According to the Daily News:

McGlinchey said he had gone to his office at the Financial Services Committee about 10p.m. Thursday to catch up on some paperwork when he saw Loo loading a wrapped-up flat-screen plasma TV onto a cart. "I didn't recognize the guy," McGlinchey said. "He seemed really agitated. I noticed the TV was gone, and when I confronted him, he started walking really fast down the hallway with the dolly in tow, mumbling, 'Must leave, must leave.'" McGlinchey gave chase. Loo abandoned the 42-inch, $7,000 TV and ran into the stairwell, McGlinchey said. One floor down, Loo ran into the arms of the cops.

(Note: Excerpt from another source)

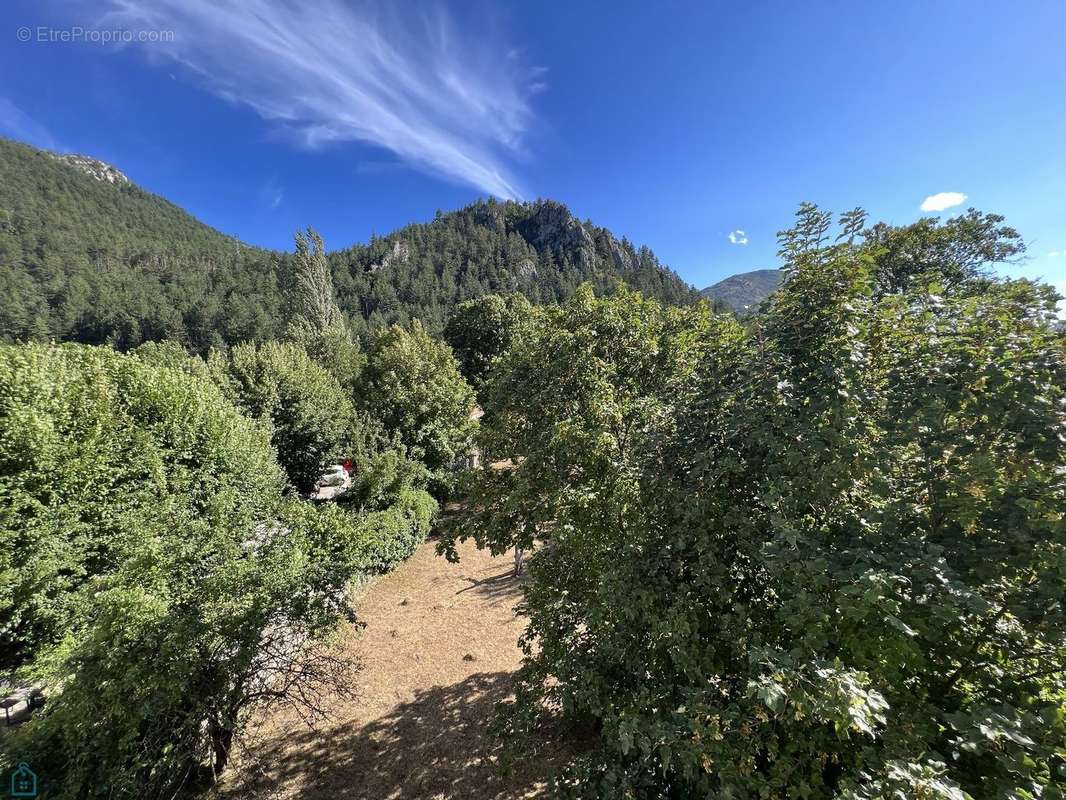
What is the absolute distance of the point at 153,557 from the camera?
292 inches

The article goes on to mention a “rash” of recent high-tech equipment thefts around the Capitol and one supposes Mr. Loo has been experimenting with a small business venture of his own.
A curious and timely Christmas tale but, as in-the-know liberals sagely nod, one that hasn’t yet caught the fancy of television producers or editors at the major daily papers more consumed with the trivial seasonal delusions of Republican fundamentalists than any commission of sin by the same.
Bah Humbug!

Image: Google



 

A 24 hour snowfall with occasional ice storms has blanketed southeastern Indiana, northern Kentucky and southwestern Ohio this frigid eve of Christmas Eve.
Brrrrr!

Breath-taking winter beauty, dangerous driving and, of course, hysterical local TV news coverage have created some emotional highs and lows for freezing midwesterners more concerned with holiday shopping and preparations.

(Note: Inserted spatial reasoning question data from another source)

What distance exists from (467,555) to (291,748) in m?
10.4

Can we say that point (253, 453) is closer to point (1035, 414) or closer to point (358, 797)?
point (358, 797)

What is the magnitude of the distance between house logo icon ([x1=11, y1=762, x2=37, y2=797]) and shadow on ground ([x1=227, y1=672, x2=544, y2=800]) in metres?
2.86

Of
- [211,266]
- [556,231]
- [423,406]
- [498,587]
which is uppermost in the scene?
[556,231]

Here at planetsean global HQ we are having a glorious good time and hope you are as well!

Photos: sean

Wednesday, December 22, 2004
 
Avarst Thar Maties!


CNN, this afternoon, reported that agents of the Time-Warner subsidiary monitored, on a “conventional car radio”, the brief broadcast Wednesday of an unlicensed pirate radio station operating on a vacant frequency in the metropolitan Washington D.C area.
Calling itself "Guerrilla Radio, WSQT", CNN reported, among other things, that the station’s announcer called for “massive protests” surrounding the 2nd Bush Inaugural similar, I would imagine, to the protests not covered by CNN surrounding the 1st Bush Inaugural.
While failing to mention that it had likely been tipped to the unscheduled broadcast by the allegedly radical perpetrators, CNN reported that it dutifully tipped the nudity-crazy Federal Communications Commission to its exclusive report of a fully dressed radio pirate.
The originator of urgent, unsettled and generally shouted programs such as Crossfire and The Capital Gang went gallingly on to criticize the pirate station’s programming as “urgent, unsettled…generally shouted.”
Due to my post election rule forbidding most cable news programming in my home, I missed the CNN broadcast report within the laughable establishment spin machine commonly referred to as Judy Woodruff’s Inside Politics.
Scanning CNN’s empurpled web prose makes me wish I had witnessed Judy’s no doubt wide-eyed read of this curious story that has, as of yet, only been repeated by the India Daily.

Image: inkyfingers.com

 
Vat a Kidder!


Cuddily Bush heart-throb and Russian President Vladmir Putin plays the sly minx at a champaign, dioxin and canape ceremony for new ambassadors today in Moscow.

Image: Reuters

Monday, December 20, 2004
 
Uh oh!


He's a caring fellow...a good human being who cares deeply.